In a rare interview with the CBC upon Secret Path‘s release, Downie spoke about how he hoped Secret Path would bring more attention to the challenges indigenous communities face and potentially help shape Canada’s future.
“The last 150 years aren’t as much worth celebrating as we think,” Downie said. “But the new 150 years can be years of building an actual nation. Imagine if they were part of us and we them, how incredibly cool it would make us? That’s what’s missing as we celebrate doughnuts and hockey. Over and over and over and over again.”
“Thank you everyone for all the respect, admiration and love you have given Gord throughout the years,” his family wrote following his death. “Those tender offerings touched his heart and he takes them with him now as he walks among the stars.”
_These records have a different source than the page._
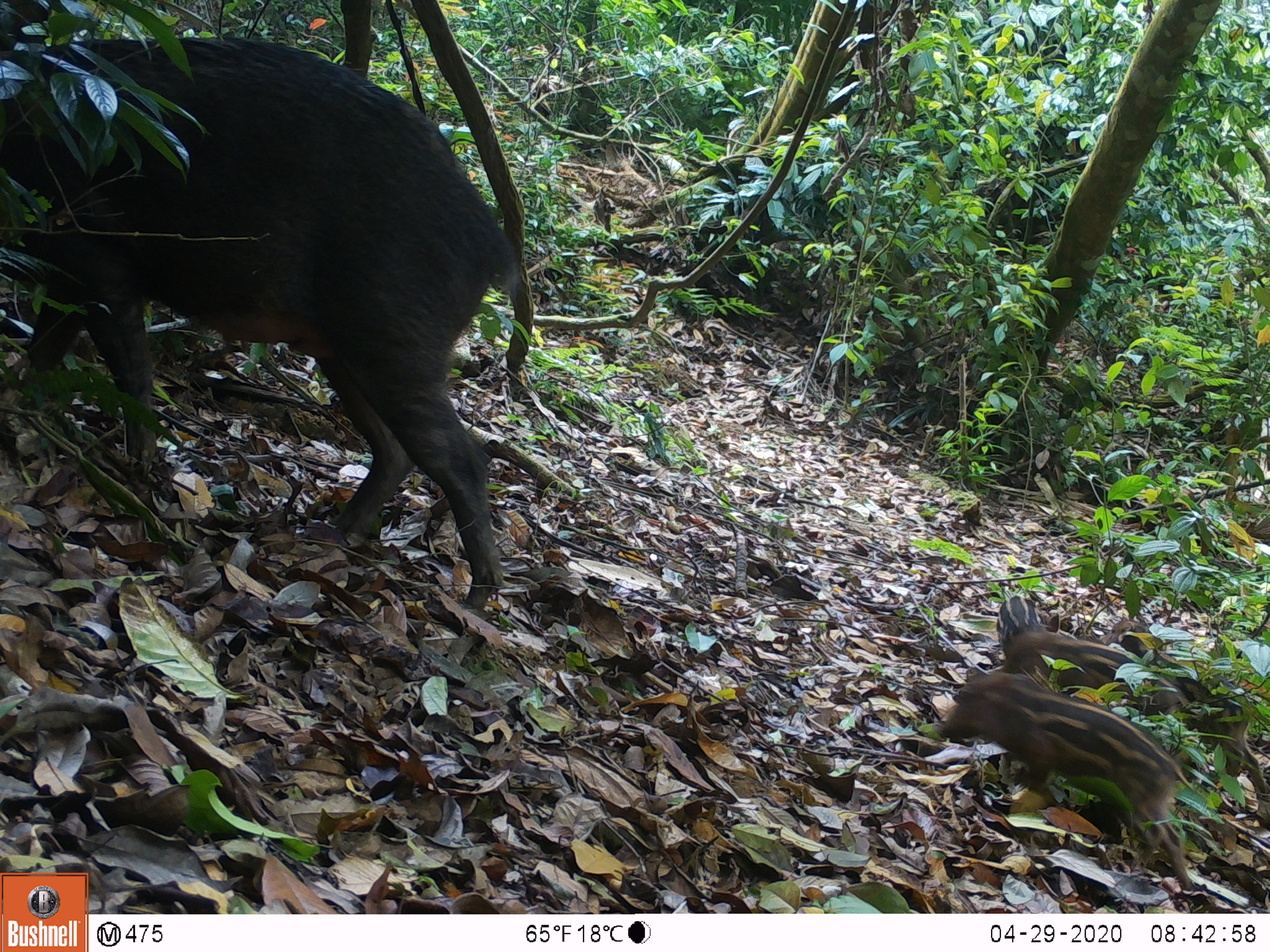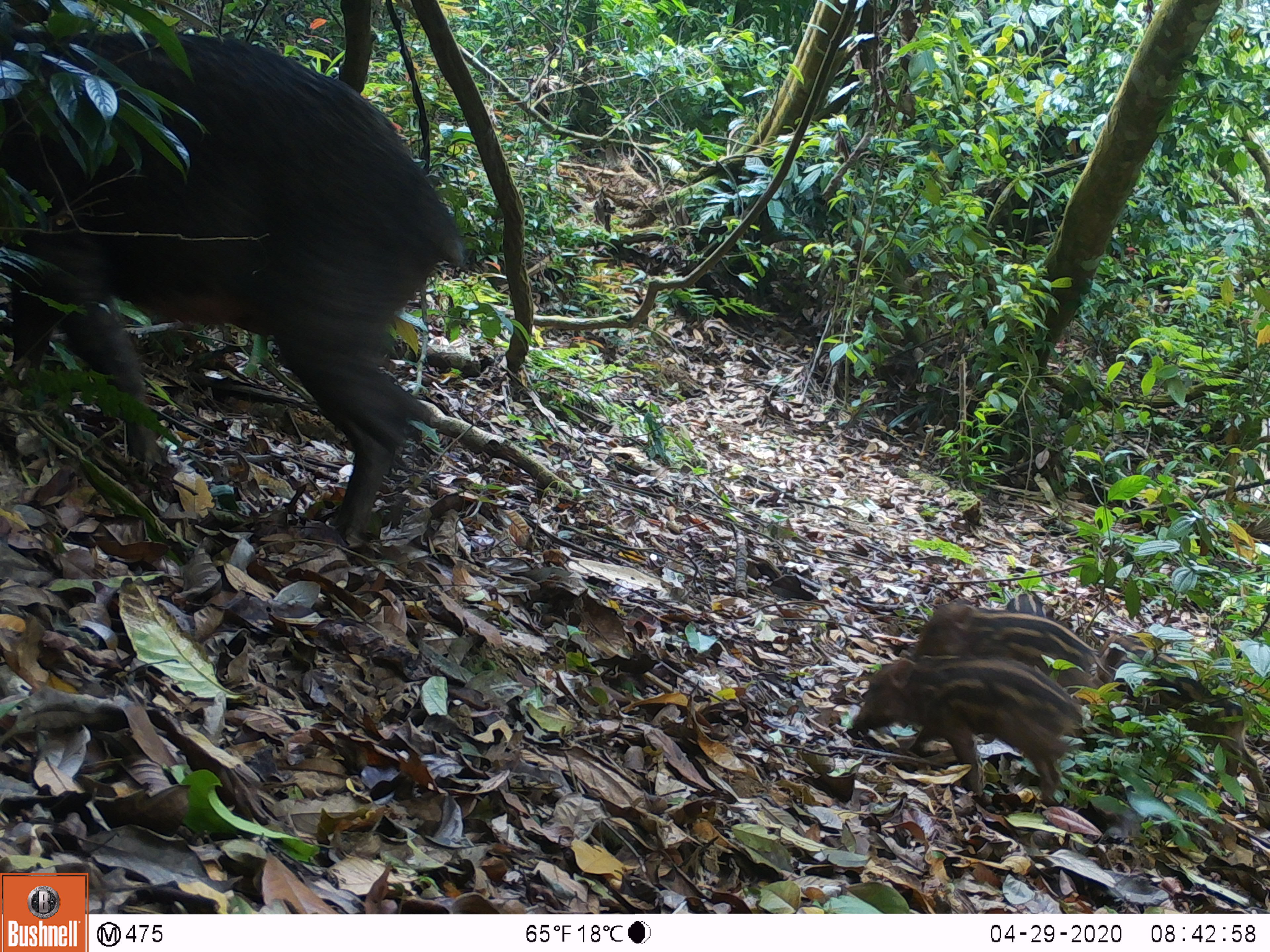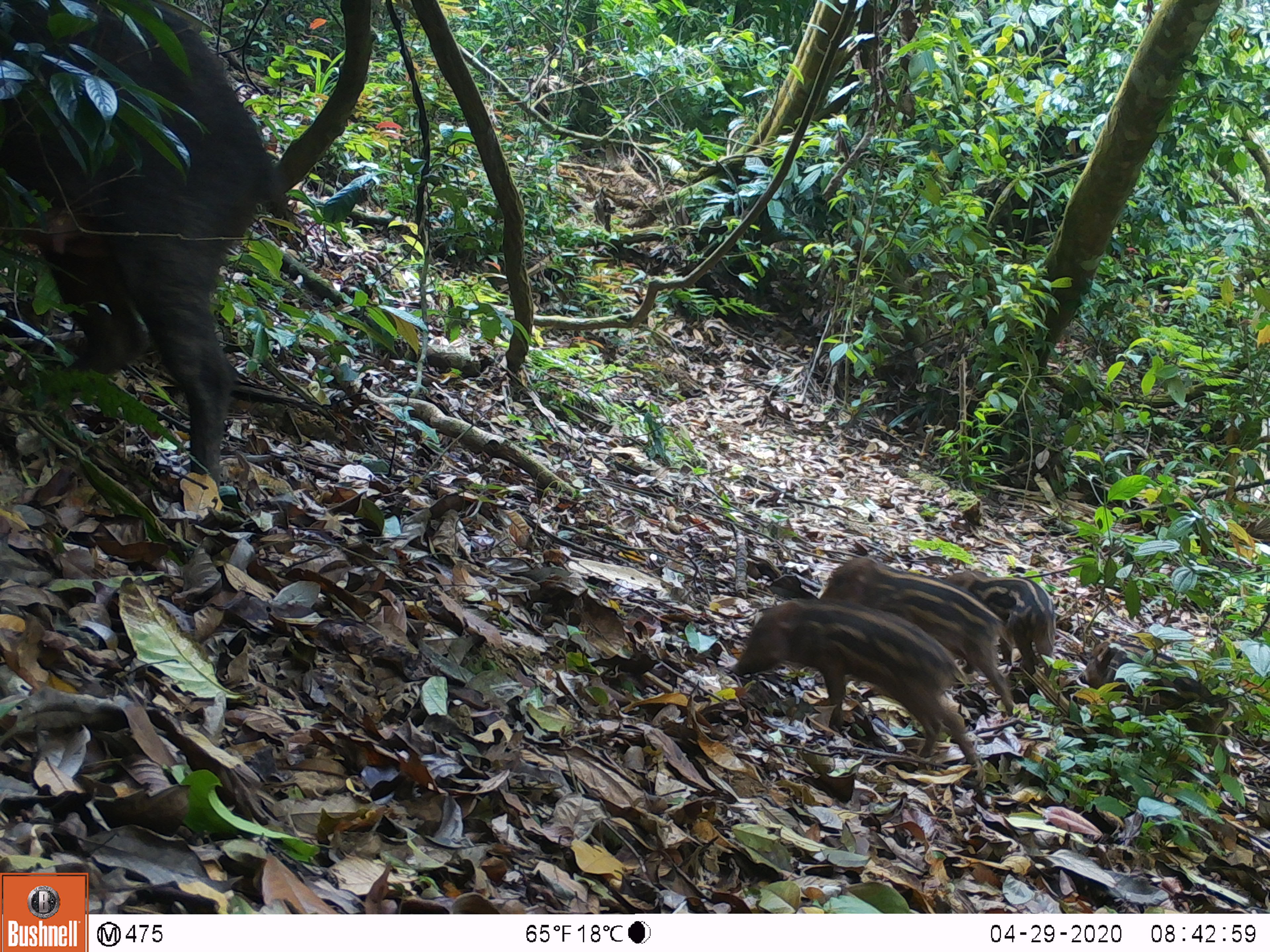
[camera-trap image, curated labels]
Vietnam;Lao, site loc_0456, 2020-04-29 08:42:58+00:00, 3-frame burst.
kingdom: Animalia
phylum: Chordata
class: Mammalia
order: Artiodactyla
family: Suidae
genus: Sus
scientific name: Sus scrofa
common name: eurasian wild pig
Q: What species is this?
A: Eurasian wild pig (Sus scrofa).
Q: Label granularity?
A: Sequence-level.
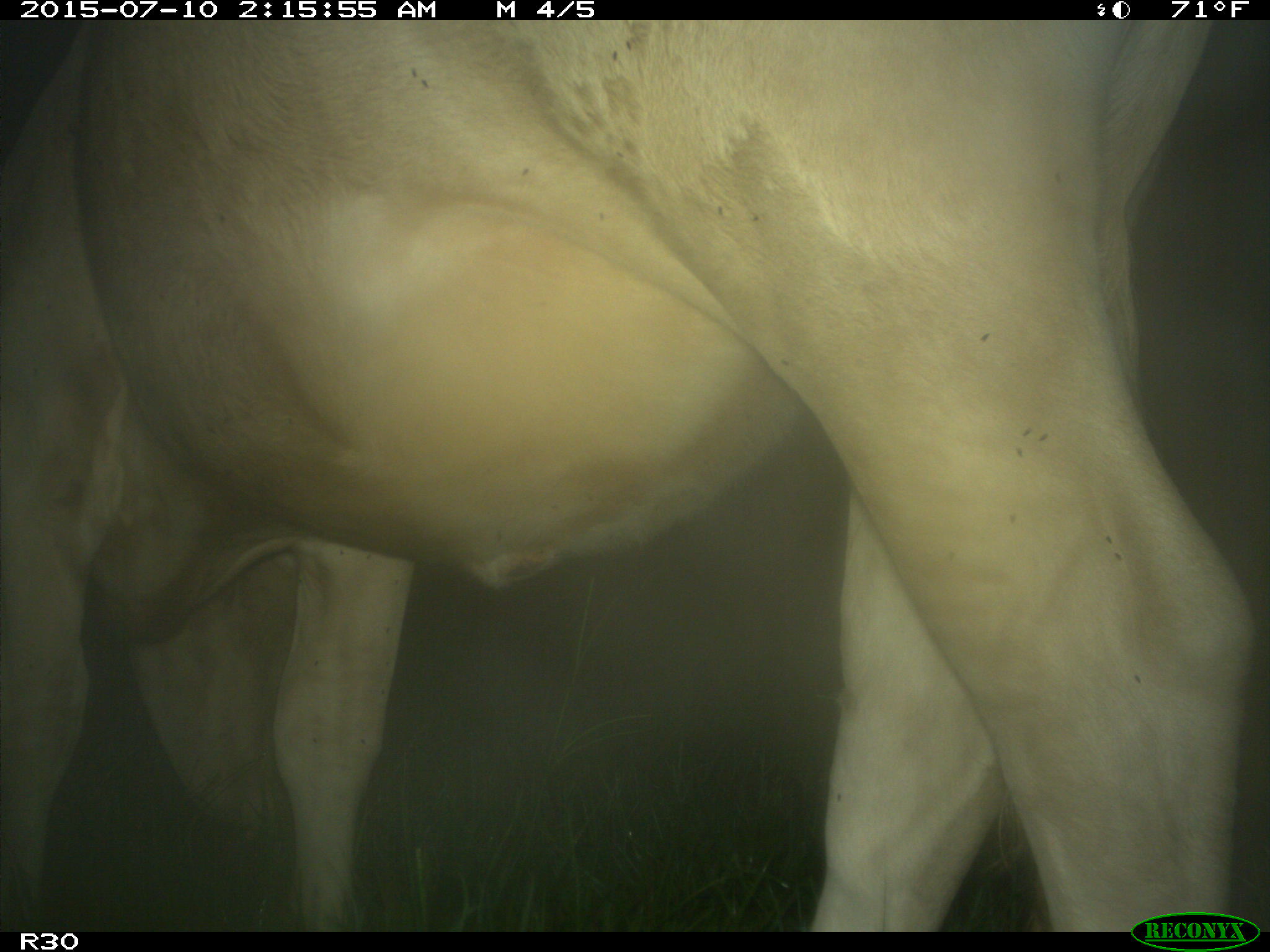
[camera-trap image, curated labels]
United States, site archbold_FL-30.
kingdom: Animalia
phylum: Chordata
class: Mammalia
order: Artiodactyla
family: Bovidae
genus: Bos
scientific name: Bos taurus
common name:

“Gord’s command of language was profound. He painted landscapes with his words, elevating Canadian geography, historical figures, and myths,” Trudeau said on Wednesday. “When he spoke, he gave us goosebumps and made us proud to be Canadian. Our identity and culture are richer because of his music, which was always raw and honest – like Gord himself.
“In the wake of his diagnosis, Gord only fought harder for what he believed in: social justice, environmentalism and reconciliation with Indigenous Peoples,” he added. “Gord did not rest from working for the issues he cared about, and his commitment and passion will continue to motivate Canadians for years to come … He will be sorely missed.”